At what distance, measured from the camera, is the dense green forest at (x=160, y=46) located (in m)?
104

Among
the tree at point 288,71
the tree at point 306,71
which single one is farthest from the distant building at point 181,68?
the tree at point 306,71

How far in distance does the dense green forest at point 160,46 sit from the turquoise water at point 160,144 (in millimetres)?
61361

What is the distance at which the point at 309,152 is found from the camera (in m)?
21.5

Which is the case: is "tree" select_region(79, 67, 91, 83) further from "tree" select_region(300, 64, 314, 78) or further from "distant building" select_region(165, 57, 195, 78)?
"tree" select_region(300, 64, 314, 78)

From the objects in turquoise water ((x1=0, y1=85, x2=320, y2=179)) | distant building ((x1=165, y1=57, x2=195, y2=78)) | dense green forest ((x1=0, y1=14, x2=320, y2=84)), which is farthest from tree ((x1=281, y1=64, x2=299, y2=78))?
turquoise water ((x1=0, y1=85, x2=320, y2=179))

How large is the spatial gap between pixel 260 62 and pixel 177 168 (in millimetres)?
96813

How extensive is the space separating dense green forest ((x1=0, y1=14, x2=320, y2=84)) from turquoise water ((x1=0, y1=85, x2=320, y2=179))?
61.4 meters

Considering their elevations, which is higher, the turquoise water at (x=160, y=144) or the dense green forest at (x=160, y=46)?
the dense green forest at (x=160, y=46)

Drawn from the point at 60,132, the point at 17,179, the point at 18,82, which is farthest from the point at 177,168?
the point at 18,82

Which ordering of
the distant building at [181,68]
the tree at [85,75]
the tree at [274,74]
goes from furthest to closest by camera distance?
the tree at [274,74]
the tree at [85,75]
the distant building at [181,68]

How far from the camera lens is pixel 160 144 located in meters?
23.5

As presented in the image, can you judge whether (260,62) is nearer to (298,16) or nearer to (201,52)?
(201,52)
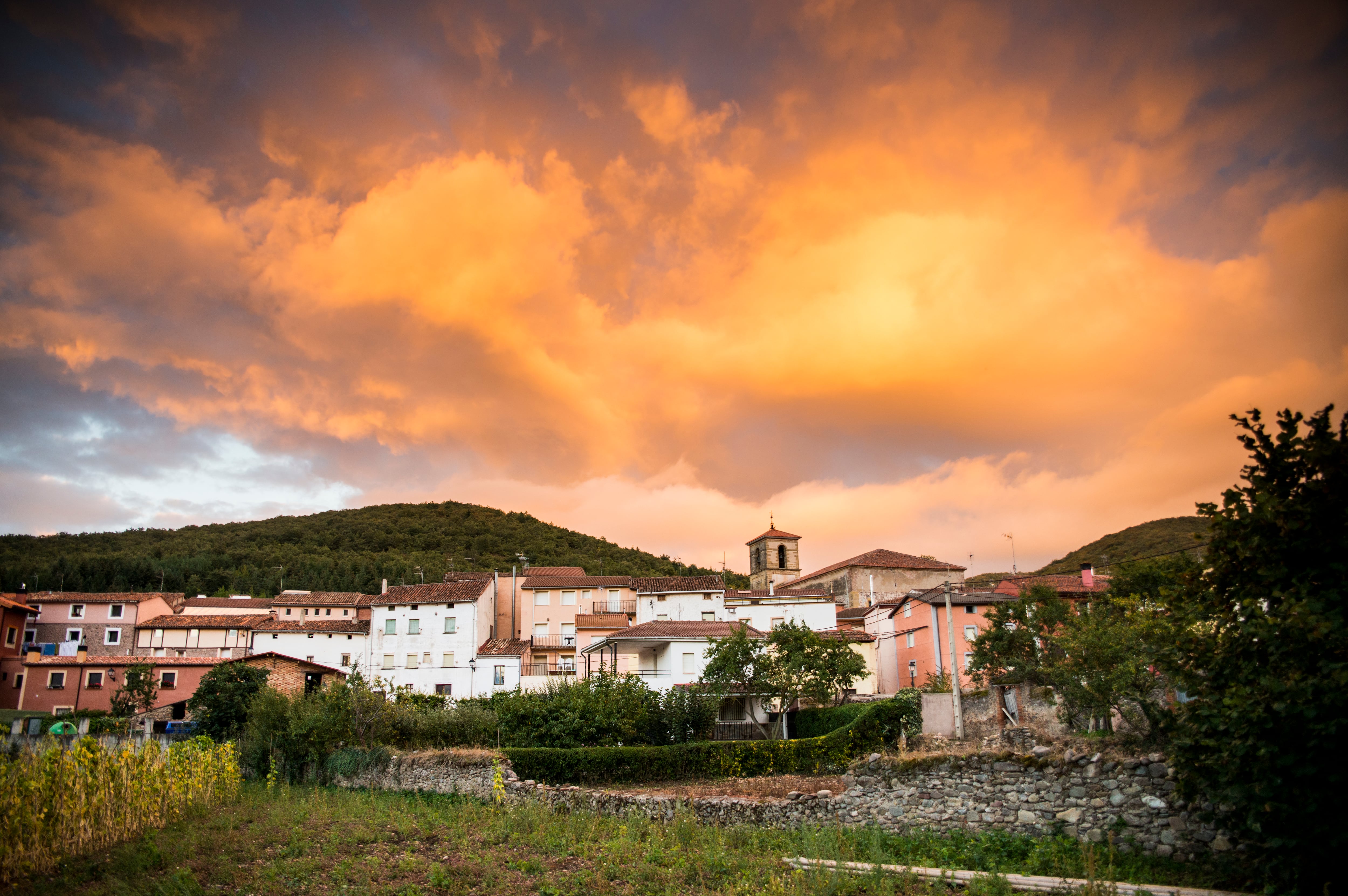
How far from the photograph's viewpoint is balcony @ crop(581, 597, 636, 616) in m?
56.4

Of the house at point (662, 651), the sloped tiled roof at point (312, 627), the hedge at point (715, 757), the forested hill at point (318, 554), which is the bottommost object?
the hedge at point (715, 757)

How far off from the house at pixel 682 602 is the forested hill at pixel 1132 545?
25058 mm

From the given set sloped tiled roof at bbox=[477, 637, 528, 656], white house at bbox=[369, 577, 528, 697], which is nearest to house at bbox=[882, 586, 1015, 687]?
sloped tiled roof at bbox=[477, 637, 528, 656]

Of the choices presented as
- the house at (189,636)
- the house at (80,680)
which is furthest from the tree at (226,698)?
the house at (189,636)

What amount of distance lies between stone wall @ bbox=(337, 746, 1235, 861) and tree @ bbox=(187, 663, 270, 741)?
15.0 metres

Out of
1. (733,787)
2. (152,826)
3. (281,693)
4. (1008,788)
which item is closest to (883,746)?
(733,787)

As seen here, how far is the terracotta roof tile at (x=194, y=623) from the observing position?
53.9m

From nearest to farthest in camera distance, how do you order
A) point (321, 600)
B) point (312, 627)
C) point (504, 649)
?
point (504, 649)
point (312, 627)
point (321, 600)

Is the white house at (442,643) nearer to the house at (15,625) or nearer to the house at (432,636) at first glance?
the house at (432,636)

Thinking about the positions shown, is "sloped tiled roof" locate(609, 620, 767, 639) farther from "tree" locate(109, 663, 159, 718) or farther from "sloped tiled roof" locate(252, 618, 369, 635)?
"tree" locate(109, 663, 159, 718)

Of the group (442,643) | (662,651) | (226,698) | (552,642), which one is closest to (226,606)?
(442,643)

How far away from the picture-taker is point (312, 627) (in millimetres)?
55562

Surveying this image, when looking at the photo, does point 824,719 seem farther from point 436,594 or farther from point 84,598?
point 84,598

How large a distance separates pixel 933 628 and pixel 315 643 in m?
43.2
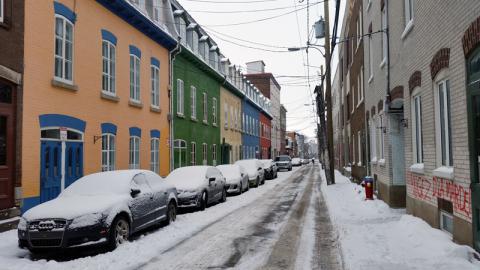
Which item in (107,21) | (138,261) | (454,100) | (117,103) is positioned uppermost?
(107,21)

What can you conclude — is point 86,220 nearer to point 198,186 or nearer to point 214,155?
point 198,186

[Set exercise]: Print each of the records above exactly as written, leaving no picture in the copy.

[Complete response]:
At what distance, measured from the camera, is the dense green forest at (x=160, y=46) located (in m)?
104

Among
the tree at point 288,71
the tree at point 306,71
which single one is farthest from the distant building at point 181,68?
the tree at point 306,71

How far in distance does the dense green forest at point 160,46 sit from the turquoise water at point 160,144 (in millimetres)?
61361

What is the distance at which the point at 309,152 is found from the camera (in m)?
21.5

Which is the case: is "tree" select_region(79, 67, 91, 83) further from "tree" select_region(300, 64, 314, 78) or further from "distant building" select_region(165, 57, 195, 78)?
"tree" select_region(300, 64, 314, 78)

From the objects in turquoise water ((x1=0, y1=85, x2=320, y2=179)) | distant building ((x1=165, y1=57, x2=195, y2=78)) | dense green forest ((x1=0, y1=14, x2=320, y2=84)), which is farthest from tree ((x1=281, y1=64, x2=299, y2=78))?
turquoise water ((x1=0, y1=85, x2=320, y2=179))

How large is the spatial gap between pixel 260 62 and pixel 177 168 (in millimetres)?
96813

How extensive is the space separating dense green forest ((x1=0, y1=14, x2=320, y2=84)) from turquoise water ((x1=0, y1=85, x2=320, y2=179))?
61.4 meters

Considering their elevations, which is higher, the turquoise water at (x=160, y=144) or the dense green forest at (x=160, y=46)?
the dense green forest at (x=160, y=46)

Drawn from the point at 60,132, the point at 17,179, the point at 18,82, which is farthest from the point at 177,168?
the point at 18,82

Which ordering of
the distant building at [181,68]
the tree at [85,75]
the tree at [274,74]
goes from furthest to closest by camera distance?
the tree at [274,74]
the tree at [85,75]
the distant building at [181,68]

How far from the camera lens is pixel 160 144 located in meters?
23.5

As presented in the image, can you judge whether (260,62) is nearer to (298,16) or nearer to (201,52)?
(201,52)
How far from the photograph's viewpoint is balcony @ crop(581, 597, 636, 616) in m?
56.4

Of the house at point (662, 651), the sloped tiled roof at point (312, 627), the hedge at point (715, 757), the forested hill at point (318, 554), which is the bottommost object?
the hedge at point (715, 757)

How far off from the house at pixel 682 602 is the forested hill at pixel 1132 545?
25058 mm

From the given set sloped tiled roof at bbox=[477, 637, 528, 656], white house at bbox=[369, 577, 528, 697], which is nearest to house at bbox=[882, 586, 1015, 687]?
sloped tiled roof at bbox=[477, 637, 528, 656]

Of the choices presented as
- the house at (189,636)
- the house at (80,680)
which is furthest from the tree at (226,698)?
the house at (189,636)

What amount of distance lies between stone wall @ bbox=(337, 746, 1235, 861) and tree @ bbox=(187, 663, 270, 741)?
15.0 metres

Out of
1. (733,787)
2. (152,826)
3. (281,693)
4. (1008,788)
which item is closest to (883,746)?
(733,787)

As seen here, how far is the terracotta roof tile at (x=194, y=623) from the observing position?
53.9m

From nearest to farthest in camera distance, how do you order
A) point (321, 600)
B) point (312, 627)
C) point (504, 649)
?
point (504, 649)
point (312, 627)
point (321, 600)

Is the white house at (442,643) nearer to the house at (15,625) or nearer to the house at (432,636) at first glance?
the house at (432,636)

Thinking about the positions shown, is "sloped tiled roof" locate(609, 620, 767, 639) farther from "tree" locate(109, 663, 159, 718) or farther from "sloped tiled roof" locate(252, 618, 369, 635)?
"tree" locate(109, 663, 159, 718)

Of the group (442,643) | (662,651) | (226,698) | (552,642), which one is closest to (226,606)?
(442,643)

How far away from the picture-taker is point (312, 627) (in millimetres)?
55562

Surveying this image, when looking at the photo, does point 824,719 seem farther from point 436,594 or farther from point 84,598?
point 84,598

How large a distance separates pixel 933 628 and pixel 315 643 in m?
43.2
Which item in (107,21) | (138,261) | (454,100) | (117,103) is positioned uppermost?
(107,21)

What can you conclude — is point 86,220 nearer to point 198,186 or nearer to point 214,155?
point 198,186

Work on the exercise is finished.